[<prev] [next>] [<thread-prev] [thread-next>] [day] [month] [year] [list]
Message-ID: <877d5rt0uz.fsf@oracle.com>
Date: Thu, 09 Jun 2022 00:54:20 +0530
From: Ankur Arora <ankur.a.arora@...cle.com>
To: Linus Torvalds <torvalds@...ux-foundation.org>
Cc: Ankur Arora <ankur.a.arora@...cle.com>,
Linux Kernel Mailing List <linux-kernel@...r.kernel.org>,
Linux-MM <linux-mm@...ck.org>,
the arch/x86 maintainers <x86@...nel.org>,
Andrew Morton <akpm@...ux-foundation.org>,
Mike Kravetz <mike.kravetz@...cle.com>,
Ingo Molnar <mingo@...nel.org>,
Andrew Lutomirski <luto@...nel.org>,
Thomas Gleixner <tglx@...utronix.de>,
Borislav Petkov <bp@...en8.de>,
Peter Zijlstra <peterz@...radead.org>,
Andi Kleen <ak@...ux.intel.com>, Arnd Bergmann <arnd@...db.de>,
Jason Gunthorpe <jgg@...dia.com>, jon.grimm@....com,
Boris Ostrovsky <boris.ostrovsky@...cle.com>,
Konrad Rzeszutek Wilk <konrad.wilk@...cle.com>,
Joao Martins <joao.m.martins@...cle.com>
Subject: Re: [PATCH v3 00/21] huge page clearing optimizations
Linus Torvalds <torvalds@...ux-foundation.org> writes:
> On Tue, Jun 7, 2022 at 8:10 AM Ankur Arora <ankur.a.arora@...cle.com> wrote:
>>
>> For highmem and page-at-a-time archs we would need to keep some
>> of the same optimizations (via the common clear/copy_user_highpages().)
>
> Yeah, I guess that we could keep the code for legacy use, just make
> the existing code be marked __weak so that it can be ignored for any
> further work.
>
> IOW, the first patch might be to just add that __weak to
> 'clear_huge_page()' and 'copy_user_huge_page()'.
>
> At that point, any architecture can just say "I will implement my own
> versions of these two".
>
> In fact, you can start with just one or the other, which is probably
> nicer to keep the patch series smaller (ie do the simpler
> "clear_huge_page()" first).
Agreed. Best way to iron out all the kinks too.

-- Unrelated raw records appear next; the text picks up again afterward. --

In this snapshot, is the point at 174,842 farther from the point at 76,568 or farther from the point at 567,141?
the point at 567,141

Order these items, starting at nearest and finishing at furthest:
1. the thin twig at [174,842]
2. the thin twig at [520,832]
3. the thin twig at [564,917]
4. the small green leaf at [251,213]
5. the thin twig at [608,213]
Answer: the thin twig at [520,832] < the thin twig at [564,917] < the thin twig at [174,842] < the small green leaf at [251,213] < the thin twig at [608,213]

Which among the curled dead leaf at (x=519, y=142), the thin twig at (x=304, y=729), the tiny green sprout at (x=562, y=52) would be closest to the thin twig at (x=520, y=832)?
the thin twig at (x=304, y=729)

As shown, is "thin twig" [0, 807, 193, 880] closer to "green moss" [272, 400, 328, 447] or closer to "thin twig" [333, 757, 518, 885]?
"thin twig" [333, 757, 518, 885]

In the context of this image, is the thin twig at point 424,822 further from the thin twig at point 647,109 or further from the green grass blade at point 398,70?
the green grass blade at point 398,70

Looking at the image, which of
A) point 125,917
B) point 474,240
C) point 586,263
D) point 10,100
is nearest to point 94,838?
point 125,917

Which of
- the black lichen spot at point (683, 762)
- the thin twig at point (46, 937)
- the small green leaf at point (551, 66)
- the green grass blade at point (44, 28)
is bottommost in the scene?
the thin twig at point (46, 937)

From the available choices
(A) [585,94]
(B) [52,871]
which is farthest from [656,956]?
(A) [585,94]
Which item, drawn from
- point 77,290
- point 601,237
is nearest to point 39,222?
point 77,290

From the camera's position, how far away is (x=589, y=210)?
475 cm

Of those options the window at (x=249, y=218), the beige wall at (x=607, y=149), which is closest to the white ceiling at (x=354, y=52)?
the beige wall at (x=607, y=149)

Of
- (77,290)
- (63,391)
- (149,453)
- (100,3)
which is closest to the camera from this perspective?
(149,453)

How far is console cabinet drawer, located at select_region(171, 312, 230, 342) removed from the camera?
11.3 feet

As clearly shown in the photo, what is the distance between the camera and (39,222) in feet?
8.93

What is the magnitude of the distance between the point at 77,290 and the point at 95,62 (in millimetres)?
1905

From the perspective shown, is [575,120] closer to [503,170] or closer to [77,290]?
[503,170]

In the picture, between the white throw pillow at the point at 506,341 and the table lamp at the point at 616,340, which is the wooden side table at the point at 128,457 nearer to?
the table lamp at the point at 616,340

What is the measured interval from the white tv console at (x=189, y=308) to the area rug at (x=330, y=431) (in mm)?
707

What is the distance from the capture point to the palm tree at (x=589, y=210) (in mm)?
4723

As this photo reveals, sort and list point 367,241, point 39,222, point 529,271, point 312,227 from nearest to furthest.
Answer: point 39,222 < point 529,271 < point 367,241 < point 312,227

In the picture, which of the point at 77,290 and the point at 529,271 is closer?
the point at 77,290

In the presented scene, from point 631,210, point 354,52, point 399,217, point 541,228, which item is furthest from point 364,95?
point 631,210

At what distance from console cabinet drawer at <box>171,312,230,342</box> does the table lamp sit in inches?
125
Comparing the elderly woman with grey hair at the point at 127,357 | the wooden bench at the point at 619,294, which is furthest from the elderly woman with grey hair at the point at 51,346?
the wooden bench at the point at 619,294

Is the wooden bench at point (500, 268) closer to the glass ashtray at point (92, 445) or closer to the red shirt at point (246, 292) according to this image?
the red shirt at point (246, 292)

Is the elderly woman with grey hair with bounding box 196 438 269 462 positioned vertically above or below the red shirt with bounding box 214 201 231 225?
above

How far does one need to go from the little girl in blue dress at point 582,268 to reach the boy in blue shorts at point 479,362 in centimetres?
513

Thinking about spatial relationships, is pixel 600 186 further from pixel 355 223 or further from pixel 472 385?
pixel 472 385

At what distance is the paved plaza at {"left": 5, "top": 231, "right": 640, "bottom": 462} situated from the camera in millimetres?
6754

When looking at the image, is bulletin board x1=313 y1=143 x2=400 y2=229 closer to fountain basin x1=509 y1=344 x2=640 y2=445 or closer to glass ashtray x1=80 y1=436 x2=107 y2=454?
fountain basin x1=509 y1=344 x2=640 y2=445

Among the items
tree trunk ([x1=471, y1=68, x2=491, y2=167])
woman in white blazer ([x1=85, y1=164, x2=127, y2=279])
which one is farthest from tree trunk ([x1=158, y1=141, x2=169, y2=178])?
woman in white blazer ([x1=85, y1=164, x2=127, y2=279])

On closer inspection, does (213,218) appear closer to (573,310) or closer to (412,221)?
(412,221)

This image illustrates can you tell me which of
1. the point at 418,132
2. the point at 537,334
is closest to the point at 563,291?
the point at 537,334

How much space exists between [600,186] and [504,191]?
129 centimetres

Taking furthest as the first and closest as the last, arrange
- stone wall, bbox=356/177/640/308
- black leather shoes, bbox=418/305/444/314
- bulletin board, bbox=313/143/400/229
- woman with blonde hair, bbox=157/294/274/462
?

> I worry a bit about the insanity of the "gigantic" pages, and the
> mem_map_next() games it plays, but that code is from 2008 and I really
> doubt it makes any sense to keep around at least for x86. The source
> of that abomination is powerpc, and I do not think that whole issue
> with MAX_ORDER_NR_PAGES makes any difference on x86, at least.
Looking at it now, it seems to be caused by the wide range of
MAX_ZONEORDER values on powerpc? It made my head hurt so I didn't try
to figure it out in detail.
But, even on x86, AFAICT gigantic pages could straddle MAX_SECTION_BITS?
An arch specific clear_huge_page() code could, however handle 1GB pages
via some kind of static loop around (30 - MAX_SECTION_BITS).
I'm a little fuzzy on CONFIG_SPARSEMEM_EXTREME, and !SPARSEMEM_VMEMMAP
configs. But, I think we should be able to not look up pfn_to_page(),
page_to_pfn() at all or at least not in the inner loop.
> It most definitely makes no sense when there is no highmem issues, and
> all those 'struct page' games should just be deleted (or at least
> relegated entirely to that "legacy __weak function" case so that sane
> situations don't need to care).
Yeah, I'm hoping to do exactly that.
> For that same HIGHMEM reason it's probably a good idea to limit the
> new case just to x86-64, and leave 32-bit x86 behind.
Ack that.
>> Right. Or doing the whole contiguous area in one or a few chunks
>> chunks, and then touching the faulting cachelines towards the end.
>
> Yeah, just add a prefetch for the 'addr_hint' part at the end.
>
>> > Maybe an architecture could do even more radical things like "let's
>> > just 'rep stos' for the whole area, but set a special thread flag that
>> > causes the interrupt return to break it up on return to kernel space".
>> > IOW, the "latency fix" might not even be about chunking it up, it
>> > might look more like our exception handling thing.
>>
>> When I was thinking about this earlier, I had a vague inkling of
>> setting a thread flag and defer writes to the last few cachelines
>> for just before returning to user-space.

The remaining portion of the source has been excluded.